# [STATED EXERCISE 1]
In the Fujifilm X-E4 hands-on, what feature of the X-T4 does the X-E4 go without?
# [STATED EXERCISE 2]
Duplicate the passage of the Fujifilm X-E4 hands-on between "Introduction Shown with" and "a different body.", inclusive.

# [DOCUMENT TEXT]
■ ■ ■ ■ ■

28 Jan Fujifilm X-E4 hands-on

Source: DP Review

Introduction Shown with accessory grip attached

The role of the Fujifilm’s X-E models has changed subtly since the X-E1 arrived as the second camera in the company’s X-mount range of mirrorless interchangable lens cameras.

The X-E1 and 2 were EVF-based alternatives to the range-topping X-Pro cameras, with their hybrid viewfinders, but still had distinctly rangefinder-esque styling and enthusiast-level ambition. The arrival of the popular X-T series caused a slight re-think, though. The X-E3 put a little more emphasis on compactness, rather than just being an X-T2 in a different body.

The X-E4 continues this trend: it’s a much more compact, more travel-friendly camera than the X-T4 but achieves this in part by going without the bigger camera’s built-in image stabilization. And, once you’ve got it in your hands, it becomes clear that it’s more like an X-S10 in a body that gains aspects from the entry-level X-A series as well as previous X-E cameras.

■ ■ ■ ■ ■

Saved entries
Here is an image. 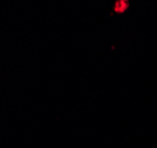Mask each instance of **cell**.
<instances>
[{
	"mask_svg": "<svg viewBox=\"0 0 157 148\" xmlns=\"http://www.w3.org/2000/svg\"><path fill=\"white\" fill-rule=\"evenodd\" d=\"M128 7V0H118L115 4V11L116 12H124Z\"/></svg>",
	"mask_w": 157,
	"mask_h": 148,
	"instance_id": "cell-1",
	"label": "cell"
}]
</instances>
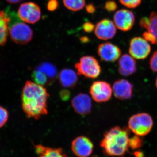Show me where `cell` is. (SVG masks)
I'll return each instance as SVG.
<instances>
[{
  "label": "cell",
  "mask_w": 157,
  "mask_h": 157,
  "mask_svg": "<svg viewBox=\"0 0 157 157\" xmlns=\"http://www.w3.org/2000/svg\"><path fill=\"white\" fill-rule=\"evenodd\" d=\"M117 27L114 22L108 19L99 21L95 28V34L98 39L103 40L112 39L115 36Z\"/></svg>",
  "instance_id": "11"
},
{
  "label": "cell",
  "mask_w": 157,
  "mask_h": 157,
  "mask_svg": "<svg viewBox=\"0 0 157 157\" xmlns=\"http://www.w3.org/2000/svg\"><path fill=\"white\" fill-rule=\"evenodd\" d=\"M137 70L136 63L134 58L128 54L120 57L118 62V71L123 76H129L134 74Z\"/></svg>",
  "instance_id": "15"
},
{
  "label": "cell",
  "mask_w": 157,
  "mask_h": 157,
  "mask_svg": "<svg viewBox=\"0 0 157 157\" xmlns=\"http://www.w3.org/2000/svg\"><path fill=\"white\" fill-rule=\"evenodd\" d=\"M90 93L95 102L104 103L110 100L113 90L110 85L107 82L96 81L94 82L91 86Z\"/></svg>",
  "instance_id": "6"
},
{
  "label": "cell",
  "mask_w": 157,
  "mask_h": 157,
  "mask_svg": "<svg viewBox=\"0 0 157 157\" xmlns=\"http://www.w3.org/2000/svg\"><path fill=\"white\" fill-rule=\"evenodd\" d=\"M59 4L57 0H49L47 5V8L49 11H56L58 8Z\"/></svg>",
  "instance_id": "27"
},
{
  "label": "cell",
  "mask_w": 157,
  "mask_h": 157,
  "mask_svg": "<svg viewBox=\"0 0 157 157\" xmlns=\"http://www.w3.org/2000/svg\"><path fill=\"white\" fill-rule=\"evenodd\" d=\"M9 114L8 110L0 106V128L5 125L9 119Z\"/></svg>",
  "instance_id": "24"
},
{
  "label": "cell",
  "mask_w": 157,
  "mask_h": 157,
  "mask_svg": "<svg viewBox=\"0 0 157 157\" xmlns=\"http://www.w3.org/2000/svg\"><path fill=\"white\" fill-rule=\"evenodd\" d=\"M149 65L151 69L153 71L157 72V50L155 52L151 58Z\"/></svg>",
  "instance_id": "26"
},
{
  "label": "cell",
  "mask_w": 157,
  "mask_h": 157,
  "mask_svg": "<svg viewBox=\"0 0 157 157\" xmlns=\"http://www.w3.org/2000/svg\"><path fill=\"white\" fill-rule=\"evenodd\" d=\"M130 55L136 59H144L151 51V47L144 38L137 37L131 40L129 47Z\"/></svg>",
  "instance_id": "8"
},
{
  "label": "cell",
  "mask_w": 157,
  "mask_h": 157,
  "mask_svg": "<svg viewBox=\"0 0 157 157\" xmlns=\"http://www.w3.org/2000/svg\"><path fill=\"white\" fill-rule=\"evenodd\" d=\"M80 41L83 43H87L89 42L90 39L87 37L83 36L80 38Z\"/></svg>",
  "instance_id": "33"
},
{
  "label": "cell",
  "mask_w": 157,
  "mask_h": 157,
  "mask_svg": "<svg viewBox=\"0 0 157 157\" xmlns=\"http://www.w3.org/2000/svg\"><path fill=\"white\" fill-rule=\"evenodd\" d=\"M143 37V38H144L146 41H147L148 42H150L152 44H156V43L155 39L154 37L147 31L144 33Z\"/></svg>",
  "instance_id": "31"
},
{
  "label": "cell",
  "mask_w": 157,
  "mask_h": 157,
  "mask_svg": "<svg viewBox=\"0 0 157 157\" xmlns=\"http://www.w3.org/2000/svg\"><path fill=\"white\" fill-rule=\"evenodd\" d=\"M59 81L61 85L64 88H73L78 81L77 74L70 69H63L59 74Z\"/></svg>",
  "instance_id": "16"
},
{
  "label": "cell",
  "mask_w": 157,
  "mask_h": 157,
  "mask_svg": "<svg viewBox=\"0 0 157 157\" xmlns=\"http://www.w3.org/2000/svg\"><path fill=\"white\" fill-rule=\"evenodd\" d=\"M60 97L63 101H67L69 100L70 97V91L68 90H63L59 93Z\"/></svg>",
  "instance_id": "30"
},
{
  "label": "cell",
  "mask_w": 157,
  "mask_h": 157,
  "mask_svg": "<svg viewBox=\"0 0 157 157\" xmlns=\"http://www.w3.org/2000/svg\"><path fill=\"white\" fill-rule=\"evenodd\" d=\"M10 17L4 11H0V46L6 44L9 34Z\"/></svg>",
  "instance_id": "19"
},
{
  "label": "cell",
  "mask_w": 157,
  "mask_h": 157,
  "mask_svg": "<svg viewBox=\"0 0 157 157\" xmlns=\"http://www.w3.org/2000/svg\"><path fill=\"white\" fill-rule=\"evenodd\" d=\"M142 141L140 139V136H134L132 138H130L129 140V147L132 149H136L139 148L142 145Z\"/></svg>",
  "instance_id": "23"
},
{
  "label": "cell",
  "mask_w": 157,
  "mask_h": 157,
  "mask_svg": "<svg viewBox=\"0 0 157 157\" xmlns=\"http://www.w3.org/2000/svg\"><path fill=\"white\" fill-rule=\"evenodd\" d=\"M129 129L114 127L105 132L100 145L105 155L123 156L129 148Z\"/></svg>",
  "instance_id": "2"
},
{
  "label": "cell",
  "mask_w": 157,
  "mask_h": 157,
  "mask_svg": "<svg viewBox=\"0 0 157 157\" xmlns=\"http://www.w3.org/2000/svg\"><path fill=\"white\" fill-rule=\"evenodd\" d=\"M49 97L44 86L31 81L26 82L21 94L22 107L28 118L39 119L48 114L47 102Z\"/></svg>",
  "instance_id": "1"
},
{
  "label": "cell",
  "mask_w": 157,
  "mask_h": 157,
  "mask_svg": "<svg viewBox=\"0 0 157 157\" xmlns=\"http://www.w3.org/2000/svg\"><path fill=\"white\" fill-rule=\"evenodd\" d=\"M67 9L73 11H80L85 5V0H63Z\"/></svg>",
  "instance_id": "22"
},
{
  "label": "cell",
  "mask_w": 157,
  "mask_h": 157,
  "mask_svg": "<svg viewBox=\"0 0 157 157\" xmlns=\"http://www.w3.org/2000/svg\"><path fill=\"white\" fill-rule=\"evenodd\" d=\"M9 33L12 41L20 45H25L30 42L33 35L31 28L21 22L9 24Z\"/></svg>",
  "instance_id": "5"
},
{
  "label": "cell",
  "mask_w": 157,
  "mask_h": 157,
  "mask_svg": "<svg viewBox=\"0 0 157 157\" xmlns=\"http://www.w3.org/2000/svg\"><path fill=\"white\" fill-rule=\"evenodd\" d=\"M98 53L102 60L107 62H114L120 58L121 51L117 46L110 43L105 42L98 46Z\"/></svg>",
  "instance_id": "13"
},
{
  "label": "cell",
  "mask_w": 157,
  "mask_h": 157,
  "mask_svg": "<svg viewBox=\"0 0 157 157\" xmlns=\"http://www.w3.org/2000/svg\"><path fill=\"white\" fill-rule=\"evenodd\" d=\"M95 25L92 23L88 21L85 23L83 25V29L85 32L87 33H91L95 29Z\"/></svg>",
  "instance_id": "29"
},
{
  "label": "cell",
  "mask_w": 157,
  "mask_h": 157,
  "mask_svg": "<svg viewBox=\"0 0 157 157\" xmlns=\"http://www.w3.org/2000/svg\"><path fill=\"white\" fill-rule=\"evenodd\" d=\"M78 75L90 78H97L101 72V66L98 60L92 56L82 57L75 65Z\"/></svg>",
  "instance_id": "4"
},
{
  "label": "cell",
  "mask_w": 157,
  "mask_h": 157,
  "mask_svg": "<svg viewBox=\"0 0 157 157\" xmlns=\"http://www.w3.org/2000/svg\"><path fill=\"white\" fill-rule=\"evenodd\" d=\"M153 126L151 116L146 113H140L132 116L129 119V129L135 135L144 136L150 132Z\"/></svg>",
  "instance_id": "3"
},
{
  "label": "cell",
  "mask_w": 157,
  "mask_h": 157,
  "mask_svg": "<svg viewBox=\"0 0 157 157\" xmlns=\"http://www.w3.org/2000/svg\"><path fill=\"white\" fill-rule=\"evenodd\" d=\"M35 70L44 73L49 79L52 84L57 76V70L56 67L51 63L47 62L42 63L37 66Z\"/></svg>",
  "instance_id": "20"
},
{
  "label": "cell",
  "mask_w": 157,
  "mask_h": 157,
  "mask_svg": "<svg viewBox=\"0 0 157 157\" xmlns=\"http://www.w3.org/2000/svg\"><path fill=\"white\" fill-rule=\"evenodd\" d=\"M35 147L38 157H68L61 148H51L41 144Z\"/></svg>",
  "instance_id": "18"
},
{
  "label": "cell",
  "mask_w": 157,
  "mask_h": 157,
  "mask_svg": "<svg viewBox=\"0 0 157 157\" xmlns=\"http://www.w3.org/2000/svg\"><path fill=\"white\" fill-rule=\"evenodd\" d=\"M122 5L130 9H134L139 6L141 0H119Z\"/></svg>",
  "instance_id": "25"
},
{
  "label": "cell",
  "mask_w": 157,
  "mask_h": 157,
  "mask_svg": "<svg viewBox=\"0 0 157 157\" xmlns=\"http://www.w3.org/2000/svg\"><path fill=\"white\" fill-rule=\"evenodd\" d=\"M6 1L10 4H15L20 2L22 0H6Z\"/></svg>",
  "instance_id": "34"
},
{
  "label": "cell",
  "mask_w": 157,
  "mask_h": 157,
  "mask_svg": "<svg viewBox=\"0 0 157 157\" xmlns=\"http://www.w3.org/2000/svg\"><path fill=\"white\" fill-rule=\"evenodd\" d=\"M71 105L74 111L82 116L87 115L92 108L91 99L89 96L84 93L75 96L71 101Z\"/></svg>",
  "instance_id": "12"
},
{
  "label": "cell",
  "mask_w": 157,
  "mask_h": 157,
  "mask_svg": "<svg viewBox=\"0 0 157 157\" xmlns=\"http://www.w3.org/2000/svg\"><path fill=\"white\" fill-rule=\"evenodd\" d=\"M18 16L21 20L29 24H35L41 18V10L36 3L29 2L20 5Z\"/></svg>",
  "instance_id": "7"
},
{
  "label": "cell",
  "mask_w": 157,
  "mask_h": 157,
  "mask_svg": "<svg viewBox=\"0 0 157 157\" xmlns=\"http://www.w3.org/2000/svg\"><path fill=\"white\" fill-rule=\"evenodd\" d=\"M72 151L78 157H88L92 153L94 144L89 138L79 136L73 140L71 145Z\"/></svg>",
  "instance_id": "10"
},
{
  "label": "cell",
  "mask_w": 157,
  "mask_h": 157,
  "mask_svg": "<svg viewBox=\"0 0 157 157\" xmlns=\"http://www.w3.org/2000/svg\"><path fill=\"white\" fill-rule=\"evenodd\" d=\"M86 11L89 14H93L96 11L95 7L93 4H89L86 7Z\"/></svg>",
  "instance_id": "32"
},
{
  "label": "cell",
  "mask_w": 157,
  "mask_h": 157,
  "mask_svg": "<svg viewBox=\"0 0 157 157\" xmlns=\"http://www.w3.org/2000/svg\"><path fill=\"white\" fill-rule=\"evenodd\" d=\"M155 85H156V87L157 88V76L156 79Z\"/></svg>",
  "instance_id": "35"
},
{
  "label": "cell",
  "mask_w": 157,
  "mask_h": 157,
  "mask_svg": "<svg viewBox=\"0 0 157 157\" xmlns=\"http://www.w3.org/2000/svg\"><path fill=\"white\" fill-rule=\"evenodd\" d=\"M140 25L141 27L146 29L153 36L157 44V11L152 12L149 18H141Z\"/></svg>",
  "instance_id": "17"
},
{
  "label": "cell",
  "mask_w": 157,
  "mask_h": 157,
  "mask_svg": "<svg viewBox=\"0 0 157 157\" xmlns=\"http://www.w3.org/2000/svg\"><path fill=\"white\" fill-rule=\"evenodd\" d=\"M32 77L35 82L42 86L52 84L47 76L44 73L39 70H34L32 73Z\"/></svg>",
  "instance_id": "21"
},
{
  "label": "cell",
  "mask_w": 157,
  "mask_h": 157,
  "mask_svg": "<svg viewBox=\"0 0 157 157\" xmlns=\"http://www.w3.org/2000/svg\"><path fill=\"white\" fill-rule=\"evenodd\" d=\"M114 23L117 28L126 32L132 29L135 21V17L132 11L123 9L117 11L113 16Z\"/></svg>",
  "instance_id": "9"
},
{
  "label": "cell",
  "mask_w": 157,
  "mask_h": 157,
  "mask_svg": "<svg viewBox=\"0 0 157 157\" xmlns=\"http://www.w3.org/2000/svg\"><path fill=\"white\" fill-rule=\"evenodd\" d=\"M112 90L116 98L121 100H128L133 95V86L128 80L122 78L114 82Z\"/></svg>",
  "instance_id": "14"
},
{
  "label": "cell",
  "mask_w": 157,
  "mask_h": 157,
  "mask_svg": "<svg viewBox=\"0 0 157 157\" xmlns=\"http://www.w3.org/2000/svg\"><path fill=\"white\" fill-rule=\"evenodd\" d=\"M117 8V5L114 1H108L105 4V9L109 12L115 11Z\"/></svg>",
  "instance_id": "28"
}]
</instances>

■ ■ ■ ■ ■

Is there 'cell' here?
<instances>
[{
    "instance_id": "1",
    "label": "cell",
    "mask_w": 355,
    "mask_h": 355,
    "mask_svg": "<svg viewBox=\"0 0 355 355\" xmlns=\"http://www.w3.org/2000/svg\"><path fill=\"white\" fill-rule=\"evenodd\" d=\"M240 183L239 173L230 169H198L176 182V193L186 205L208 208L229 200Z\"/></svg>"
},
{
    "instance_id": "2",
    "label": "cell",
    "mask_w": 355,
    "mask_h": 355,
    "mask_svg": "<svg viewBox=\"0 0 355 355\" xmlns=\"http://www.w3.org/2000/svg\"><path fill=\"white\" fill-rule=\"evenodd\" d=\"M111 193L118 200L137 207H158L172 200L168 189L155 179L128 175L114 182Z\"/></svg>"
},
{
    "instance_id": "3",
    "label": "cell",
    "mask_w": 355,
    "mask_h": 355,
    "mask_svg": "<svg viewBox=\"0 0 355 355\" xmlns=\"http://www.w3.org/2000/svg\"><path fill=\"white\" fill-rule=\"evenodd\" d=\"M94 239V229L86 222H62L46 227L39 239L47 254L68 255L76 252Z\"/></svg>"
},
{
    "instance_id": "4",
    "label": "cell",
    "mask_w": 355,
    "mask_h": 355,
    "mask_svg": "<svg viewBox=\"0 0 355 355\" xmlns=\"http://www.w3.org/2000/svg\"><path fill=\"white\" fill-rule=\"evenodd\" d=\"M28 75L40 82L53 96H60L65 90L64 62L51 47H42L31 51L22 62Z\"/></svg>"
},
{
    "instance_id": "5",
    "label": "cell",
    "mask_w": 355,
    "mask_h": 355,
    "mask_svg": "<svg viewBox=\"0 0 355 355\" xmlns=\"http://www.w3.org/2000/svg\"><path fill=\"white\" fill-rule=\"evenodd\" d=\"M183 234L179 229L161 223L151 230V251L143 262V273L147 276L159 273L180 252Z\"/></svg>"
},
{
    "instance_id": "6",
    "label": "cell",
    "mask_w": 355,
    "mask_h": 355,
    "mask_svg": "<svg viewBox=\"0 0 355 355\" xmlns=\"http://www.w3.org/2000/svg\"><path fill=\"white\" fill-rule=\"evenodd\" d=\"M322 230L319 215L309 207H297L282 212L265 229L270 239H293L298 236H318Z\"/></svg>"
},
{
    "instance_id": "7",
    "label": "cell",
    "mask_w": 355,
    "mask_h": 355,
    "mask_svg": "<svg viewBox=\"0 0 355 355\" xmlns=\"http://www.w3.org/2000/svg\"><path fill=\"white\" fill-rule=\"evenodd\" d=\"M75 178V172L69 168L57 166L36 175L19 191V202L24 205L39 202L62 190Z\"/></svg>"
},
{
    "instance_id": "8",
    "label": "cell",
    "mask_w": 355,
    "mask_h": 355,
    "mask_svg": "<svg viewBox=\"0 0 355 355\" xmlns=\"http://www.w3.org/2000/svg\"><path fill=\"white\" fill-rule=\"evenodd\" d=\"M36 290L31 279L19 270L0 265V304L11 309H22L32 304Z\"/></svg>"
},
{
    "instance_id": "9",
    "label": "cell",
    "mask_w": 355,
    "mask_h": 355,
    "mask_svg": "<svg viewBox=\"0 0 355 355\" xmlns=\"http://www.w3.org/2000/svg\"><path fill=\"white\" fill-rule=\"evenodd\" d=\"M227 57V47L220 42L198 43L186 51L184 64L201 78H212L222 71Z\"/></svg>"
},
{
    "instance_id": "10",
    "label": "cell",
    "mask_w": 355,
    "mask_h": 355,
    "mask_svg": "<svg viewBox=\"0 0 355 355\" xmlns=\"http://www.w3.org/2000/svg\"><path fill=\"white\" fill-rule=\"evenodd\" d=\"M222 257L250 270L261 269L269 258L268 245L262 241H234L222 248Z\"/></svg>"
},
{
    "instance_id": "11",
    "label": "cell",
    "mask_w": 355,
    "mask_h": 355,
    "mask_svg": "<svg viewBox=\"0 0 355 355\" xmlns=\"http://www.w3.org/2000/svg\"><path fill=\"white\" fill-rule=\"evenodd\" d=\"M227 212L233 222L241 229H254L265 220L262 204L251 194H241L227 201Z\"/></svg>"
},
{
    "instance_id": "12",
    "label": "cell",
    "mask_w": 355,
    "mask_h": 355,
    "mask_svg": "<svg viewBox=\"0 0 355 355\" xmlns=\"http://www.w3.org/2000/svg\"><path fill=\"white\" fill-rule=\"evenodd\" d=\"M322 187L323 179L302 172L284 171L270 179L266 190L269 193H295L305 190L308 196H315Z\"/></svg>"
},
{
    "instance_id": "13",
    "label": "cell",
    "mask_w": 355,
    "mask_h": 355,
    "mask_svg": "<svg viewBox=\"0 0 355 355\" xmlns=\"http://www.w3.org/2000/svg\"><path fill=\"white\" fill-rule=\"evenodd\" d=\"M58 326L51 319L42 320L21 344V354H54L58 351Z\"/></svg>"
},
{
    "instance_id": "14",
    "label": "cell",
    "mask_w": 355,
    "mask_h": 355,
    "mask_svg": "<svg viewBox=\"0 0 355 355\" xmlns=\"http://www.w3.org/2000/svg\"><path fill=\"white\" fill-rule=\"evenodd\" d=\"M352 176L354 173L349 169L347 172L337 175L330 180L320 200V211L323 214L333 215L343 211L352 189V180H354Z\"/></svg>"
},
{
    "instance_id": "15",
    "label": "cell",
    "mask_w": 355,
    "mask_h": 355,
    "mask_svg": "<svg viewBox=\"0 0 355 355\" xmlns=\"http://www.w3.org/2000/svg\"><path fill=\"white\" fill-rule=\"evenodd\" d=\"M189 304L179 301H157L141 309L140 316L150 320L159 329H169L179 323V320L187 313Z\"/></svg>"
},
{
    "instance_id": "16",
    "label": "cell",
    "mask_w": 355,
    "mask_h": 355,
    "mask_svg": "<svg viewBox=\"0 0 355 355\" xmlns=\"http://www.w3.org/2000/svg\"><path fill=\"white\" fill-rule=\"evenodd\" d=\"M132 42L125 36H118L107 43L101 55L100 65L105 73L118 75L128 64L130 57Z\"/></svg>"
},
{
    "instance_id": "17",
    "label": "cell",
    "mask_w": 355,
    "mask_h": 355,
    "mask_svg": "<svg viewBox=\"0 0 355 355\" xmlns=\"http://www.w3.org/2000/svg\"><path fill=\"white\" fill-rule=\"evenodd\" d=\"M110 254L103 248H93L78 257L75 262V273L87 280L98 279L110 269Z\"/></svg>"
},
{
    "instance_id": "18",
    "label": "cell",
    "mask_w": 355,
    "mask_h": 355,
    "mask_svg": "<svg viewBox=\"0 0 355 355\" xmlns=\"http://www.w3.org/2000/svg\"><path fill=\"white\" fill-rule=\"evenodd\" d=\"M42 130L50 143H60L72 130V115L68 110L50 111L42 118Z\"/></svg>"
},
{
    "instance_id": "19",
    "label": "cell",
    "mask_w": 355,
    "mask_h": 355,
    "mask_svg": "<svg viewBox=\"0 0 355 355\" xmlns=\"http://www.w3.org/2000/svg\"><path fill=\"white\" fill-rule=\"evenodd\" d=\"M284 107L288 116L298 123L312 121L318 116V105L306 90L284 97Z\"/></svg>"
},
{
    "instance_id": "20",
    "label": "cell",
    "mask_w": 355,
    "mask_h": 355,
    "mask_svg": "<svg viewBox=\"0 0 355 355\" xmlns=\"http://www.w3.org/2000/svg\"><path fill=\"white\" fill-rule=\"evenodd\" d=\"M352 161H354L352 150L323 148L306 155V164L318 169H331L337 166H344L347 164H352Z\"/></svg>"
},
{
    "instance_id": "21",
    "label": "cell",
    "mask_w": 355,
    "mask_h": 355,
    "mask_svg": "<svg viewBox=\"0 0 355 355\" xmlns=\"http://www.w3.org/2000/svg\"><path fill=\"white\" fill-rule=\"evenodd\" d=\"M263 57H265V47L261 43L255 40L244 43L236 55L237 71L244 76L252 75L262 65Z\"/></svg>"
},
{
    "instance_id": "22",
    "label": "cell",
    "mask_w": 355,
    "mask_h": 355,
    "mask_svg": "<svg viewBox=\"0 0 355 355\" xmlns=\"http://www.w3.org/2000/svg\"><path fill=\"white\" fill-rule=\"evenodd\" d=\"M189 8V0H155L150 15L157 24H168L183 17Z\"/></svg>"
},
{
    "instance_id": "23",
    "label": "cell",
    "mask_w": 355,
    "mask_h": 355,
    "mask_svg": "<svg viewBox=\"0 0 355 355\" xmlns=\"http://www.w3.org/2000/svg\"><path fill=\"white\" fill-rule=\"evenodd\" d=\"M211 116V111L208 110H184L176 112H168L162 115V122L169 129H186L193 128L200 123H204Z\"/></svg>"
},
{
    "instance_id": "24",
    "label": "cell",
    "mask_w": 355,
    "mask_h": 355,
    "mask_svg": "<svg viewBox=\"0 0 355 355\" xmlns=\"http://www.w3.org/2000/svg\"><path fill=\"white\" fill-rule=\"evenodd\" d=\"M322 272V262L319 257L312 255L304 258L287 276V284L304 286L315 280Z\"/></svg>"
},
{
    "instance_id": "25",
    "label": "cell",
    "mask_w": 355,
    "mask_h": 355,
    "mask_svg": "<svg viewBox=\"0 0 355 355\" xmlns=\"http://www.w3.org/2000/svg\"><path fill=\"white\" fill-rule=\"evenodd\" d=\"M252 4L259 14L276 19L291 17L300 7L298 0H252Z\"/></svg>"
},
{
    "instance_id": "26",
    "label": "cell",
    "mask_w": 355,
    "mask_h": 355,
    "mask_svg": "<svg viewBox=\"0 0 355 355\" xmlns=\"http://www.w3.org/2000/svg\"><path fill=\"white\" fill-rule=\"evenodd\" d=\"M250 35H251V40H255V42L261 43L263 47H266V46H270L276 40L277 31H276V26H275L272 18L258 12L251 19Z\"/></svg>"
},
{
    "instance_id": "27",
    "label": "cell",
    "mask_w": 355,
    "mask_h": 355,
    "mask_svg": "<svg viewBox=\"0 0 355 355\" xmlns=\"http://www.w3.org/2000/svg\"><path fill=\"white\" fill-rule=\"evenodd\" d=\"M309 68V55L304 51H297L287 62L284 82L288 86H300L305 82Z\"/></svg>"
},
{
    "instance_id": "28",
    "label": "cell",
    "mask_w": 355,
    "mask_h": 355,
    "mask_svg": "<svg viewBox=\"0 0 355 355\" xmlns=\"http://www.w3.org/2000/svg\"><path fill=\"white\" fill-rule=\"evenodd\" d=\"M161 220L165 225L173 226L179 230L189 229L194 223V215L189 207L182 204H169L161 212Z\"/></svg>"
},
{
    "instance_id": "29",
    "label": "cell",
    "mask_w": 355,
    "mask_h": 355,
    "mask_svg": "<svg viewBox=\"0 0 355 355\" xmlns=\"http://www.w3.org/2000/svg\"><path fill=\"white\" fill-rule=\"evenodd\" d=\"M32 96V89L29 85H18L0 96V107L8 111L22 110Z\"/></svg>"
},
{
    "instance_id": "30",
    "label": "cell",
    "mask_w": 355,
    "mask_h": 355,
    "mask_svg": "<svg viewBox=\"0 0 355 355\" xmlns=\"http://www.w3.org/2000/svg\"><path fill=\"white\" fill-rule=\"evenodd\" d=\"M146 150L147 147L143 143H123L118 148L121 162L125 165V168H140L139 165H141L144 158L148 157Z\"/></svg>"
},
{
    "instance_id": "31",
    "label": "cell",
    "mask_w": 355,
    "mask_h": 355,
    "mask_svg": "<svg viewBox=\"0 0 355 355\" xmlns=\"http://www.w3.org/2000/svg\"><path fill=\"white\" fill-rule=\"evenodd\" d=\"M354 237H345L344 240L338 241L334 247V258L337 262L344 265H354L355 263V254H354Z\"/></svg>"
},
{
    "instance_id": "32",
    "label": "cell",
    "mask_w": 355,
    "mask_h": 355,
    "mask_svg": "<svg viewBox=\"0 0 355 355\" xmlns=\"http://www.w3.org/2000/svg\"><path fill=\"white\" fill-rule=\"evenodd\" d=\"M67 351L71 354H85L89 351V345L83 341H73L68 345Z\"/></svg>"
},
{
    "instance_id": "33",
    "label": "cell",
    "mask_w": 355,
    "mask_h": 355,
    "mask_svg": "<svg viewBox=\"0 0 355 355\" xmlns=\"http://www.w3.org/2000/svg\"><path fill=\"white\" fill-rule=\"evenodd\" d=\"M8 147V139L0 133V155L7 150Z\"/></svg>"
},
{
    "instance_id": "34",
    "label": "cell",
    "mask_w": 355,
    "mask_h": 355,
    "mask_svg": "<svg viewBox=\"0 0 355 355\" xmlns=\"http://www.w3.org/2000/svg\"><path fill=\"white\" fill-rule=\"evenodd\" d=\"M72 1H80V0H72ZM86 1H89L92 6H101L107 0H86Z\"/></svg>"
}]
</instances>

■ ■ ■ ■ ■

# [CORRECT OUTPUT 1]
Built-in image stabilization.

# [CORRECT OUTPUT 2]
Introduction Shown with accessory grip attached

The role of the Fujifilm’s X-E models has changed subtly since the X-E1 arrived as the second camera in the company’s X-mount range of mirrorless interchangable lens cameras.

The X-E1 and 2 were EVF-based alternatives to the range-topping X-Pro cameras, with their hybrid viewfinders, but still had distinctly rangefinder-esque styling and enthusiast-level ambition. The arrival of the popular X-T series caused a slight re-think, though. The X-E3 put a little more emphasis on compactness, rather than just being an X-T2 in a different body.